À espera de Tonico
Guimarães: "violentar o design do mistério dá sensação de poder"
Quando a Trip #219 estiver nas bancas, meu neto já estará no quarto dele - todo azul. Graças à tecnologia, já sabemos o sexo do Bebê antes dele nascer. Antigamente o que havia era mistério, torcida e crendice
Caro Paulo,
Pode deixar que te dou notícias assim que a Shubi der à luz o meu neto Tonico. Com certeza, quando esta edição Barriga da nossa Trip estiver nas bancas, o Tonico já estará no quarto dele, que foi preparado para receber um menino. Tudo azul, desde o começo da gravidez, porque, graças à tecnologia, atualmente a gente fica sabendo o que se passa na barriga da mãe. A “luz” chega ao menino antes de ele chegar à luz.
Eu disse “com certeza”? Pois é, antigamente eu diria “se Deus quiser”. Na época em que meus filhos nasceram a gente sabia que não sabia. Não se tinha noção do sexo da criança até que ela nascesse. O que a gente tinha era torcida. E mistério. E apostas. E crendices: barriga pontuda, menino! Redonda, menina! Mas, principalmente, a incerteza nos inspirava cuidado e cautela. Por exemplo, uma banalidade: a gente convivia com dois nomes durante nove meses, um para menino e outro para menina.
Eu acho genial entrar na barriga da mãe e descobrir tudo o que a natureza esconde by design. Com essas informações salvamos vidas, curamos doenças, planejamos, criamos condição de maior controle e comando do processo. Mas justamente nessa hora de maior conhecimento e certeza começa a minha inquietação.
Violentar o design do mistério dá sensação de poder. A sensação de poder leva à arrogância. E a arrogância leva ao risco e à derrota. Esse roteiro é velho conhecido de nosso cotidiano.
Outro dia, um amigo de meus filhos, desses amigos tão queridos há tanto tempo que também são filhos, grávido de 14 semanas, passava o feriado prolongado com sua mulher fora da cidade. A futura mamãe teve um sangramento suspeito no primeiro dia e outro no segundo dia. Nas duas vezes o médico disse que não era preocupante, que era para tomar um remédio e tudo bem. No terceiro dia, outro sangramento e o médico não mudou de atitude. O pai, preocupado, ligou para um amigo médico que mandou voltar urgentemente para São Paulo, onde perderam o bebê.
Sabe do que essa criança morreu? De arrogância! Arrogância da autoridade médica em achar que sabe tudo e por isso tem o comando e o controle da situação. Ilusão! Mesmo que não saiba tudo, o doutor acha que tem uma margem de segurança para correr riscos em nome do que sabe. Esse cara não sabe que não sabe o que não sabe e põe a vida em risco.
Luz que cega
Todo dia vemos autoridades arrogantes, públicas e privadas, negando risco em função das probabilidades conhecidas, quando o perigo está justamente naquilo que não sabemos que não sabemos. Vide crises financeiras, ambientais e epidemias de saúde. O conhecimento é luz que ilumina, mas também cega porque nos desumaniza, nos ilude com a sensação de um poder que nós, humanos, não temos nem somos capazes de ter. A gente foi feito para saber que não sabe o que não sabe. Aí mora a humildade. E a vida.
Não somos condutores nem atores principais desse drama. Somos humildes coadjuvantes e, enquanto não entendermos isso, o conhecimento será instrumento de desgraça, e não de graça.
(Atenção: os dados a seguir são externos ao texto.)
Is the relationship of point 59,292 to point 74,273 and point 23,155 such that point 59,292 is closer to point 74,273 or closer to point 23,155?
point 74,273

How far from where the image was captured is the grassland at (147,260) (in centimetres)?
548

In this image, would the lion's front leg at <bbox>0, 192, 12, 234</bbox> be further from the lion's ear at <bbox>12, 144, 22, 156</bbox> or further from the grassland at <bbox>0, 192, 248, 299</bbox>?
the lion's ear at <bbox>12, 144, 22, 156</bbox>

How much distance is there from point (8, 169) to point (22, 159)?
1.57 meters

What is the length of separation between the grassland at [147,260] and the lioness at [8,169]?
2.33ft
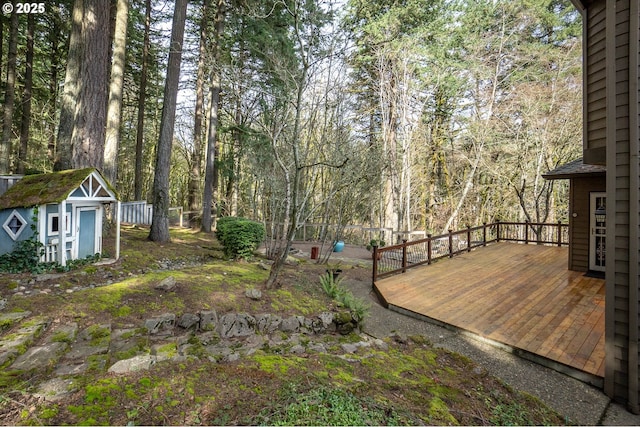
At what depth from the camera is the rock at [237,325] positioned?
347 centimetres

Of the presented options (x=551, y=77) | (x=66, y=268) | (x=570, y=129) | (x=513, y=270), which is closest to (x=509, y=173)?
(x=570, y=129)

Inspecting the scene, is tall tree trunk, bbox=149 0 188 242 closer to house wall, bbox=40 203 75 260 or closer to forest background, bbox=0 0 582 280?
forest background, bbox=0 0 582 280

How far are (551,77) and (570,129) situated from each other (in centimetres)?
197

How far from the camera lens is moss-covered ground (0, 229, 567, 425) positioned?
1.79m

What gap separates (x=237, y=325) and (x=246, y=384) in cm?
147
Legal poder observar algo tão cotidiano e banal como uma misteriosa barriga cheia de criança e segredos para reconhecer que um segredo revelado é apenas a evidência do imenso mistério que é a vida.
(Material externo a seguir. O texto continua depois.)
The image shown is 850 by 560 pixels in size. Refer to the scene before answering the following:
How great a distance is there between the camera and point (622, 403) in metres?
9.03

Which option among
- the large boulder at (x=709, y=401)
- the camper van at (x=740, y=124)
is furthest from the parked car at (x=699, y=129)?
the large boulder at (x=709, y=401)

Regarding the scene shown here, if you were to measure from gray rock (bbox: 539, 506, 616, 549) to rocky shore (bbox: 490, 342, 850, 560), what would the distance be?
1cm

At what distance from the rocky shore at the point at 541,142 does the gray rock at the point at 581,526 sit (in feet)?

O Tonico está bem, graças a Deus. E o casal amigo vai ter mais filhos, se Deus quiser, e se trocarem de médico. Não estou transferindo para Deus uma tarefa que é nossa. Na verdade, nem sei se ele existe. O que sei é que não sei se ele existe.
Fica com o abraço do avô do Tonico, da Tetê e do Joca. Que essas crianças saibam que não sabem o que não sabem para poder usufruir dessa imensa e generosa barriga cheia de gente e mistério que chamamos de planeta Terra.